- **Assignment**
Write the next part of the report below on President Mahama's address at the Africa Health Sovereignty Summit in Accra, starting after its final sentence.

- **Selected extract**
= = = =

Africa’s health struggles should be viewed as providing depth of perspective rather than representing deficits.
President John Dramani said this while reframing the continent’s narrative during the Africa Health Sovereignty Summit in Accra on Tuesday.
“Africa’s pain is not a deficit. It is a depth of perspective.
“Africa’s healing is not a plea. It is a rallying cry,”President Mahama told delegates gathered in Ghana’s capital, which he described as the “land of freedom and justice” and the proud home of Pan-African aspiration.
The President positioned the summit as more than a policy forum, describing it as a moral call, strategic milestone, and continent-wide awakening.
He emphasized that the gathering represented a collective refusal to accept limits imposed by an outdated global health order, with African leaders choosing to lead, reform, heal, and reimagine their approach to health governance.
President Mahama grounded his philosophical framework in human dignity and solidarity, arguing that health represents the foundation of freedom and the currency of dignity.
“In a world where floods erase borders and diseases ignore passports, we must remember one truth: in the face of suffering, we are human.
“Titles disappear. What remains is our dignity, our solidarity, and our shared resolve to protect life,”he stated.
The choice of Accra as the summit venue carried particular significance, with the President emphasizing Ghana’s role as a center of Pan-African aspiration.
He described the gathering as driven by conviction, shared purpose, and a collective determination among African leaders to transform their continent’s health destiny.

= = = =

- **Information provided**
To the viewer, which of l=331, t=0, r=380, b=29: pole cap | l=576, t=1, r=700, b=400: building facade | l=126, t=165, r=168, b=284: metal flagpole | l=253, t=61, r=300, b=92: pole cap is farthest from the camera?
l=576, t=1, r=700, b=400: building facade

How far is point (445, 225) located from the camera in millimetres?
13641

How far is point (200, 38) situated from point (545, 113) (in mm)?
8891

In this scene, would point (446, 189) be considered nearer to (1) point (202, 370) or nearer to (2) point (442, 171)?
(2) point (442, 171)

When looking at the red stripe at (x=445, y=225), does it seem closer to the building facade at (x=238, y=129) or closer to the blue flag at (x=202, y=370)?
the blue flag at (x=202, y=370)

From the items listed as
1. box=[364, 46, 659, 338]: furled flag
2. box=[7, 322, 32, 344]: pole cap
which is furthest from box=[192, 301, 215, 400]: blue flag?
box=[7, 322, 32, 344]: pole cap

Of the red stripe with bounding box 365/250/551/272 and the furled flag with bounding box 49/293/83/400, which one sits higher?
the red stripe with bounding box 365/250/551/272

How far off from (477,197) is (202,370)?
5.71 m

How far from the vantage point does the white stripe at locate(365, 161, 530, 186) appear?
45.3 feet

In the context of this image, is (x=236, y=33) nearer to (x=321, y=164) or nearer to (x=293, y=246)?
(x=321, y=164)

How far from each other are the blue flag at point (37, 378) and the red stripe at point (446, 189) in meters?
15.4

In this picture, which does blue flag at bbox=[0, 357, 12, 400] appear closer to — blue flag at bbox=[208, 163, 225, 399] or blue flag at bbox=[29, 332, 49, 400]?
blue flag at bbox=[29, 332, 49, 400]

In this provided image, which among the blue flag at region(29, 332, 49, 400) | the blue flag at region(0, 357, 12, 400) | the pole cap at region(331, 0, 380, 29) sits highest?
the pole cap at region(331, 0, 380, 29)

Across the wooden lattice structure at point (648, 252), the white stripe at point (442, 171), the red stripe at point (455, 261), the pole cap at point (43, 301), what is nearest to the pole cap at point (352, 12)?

= = = =

- **Output below**
President Mahama rejected the notion of African sovereignty as isolation, instead positioning it as co-creation with global partners.
“Our sovereignty is not isolation – it is co-creation,” he declared, calling for a new multilateralism grounded in mutual respect rather than charity, and based on co-creation rather than extraction.
The President described health as the greatest public good, rejecting traditional approaches that treat it as a luxury.
He called for resetting the moral compass of global health governance to build systems that generate wealth, uphold dignity, and expand purpose across the continent.
President Mahama thanked these partners for representing the new multilateralism the world needs.
He called on Africans to not only reimagine their future but to own it, emphasizing that the continent must move from being patients in the global health system to becoming authors, architects, and advocates of their health destiny.
The summit brought together African leaders, international partners including the Rockefeller Foundation and Georgetown University, and organizations like AfroChampions and the Obasanjo Foundation.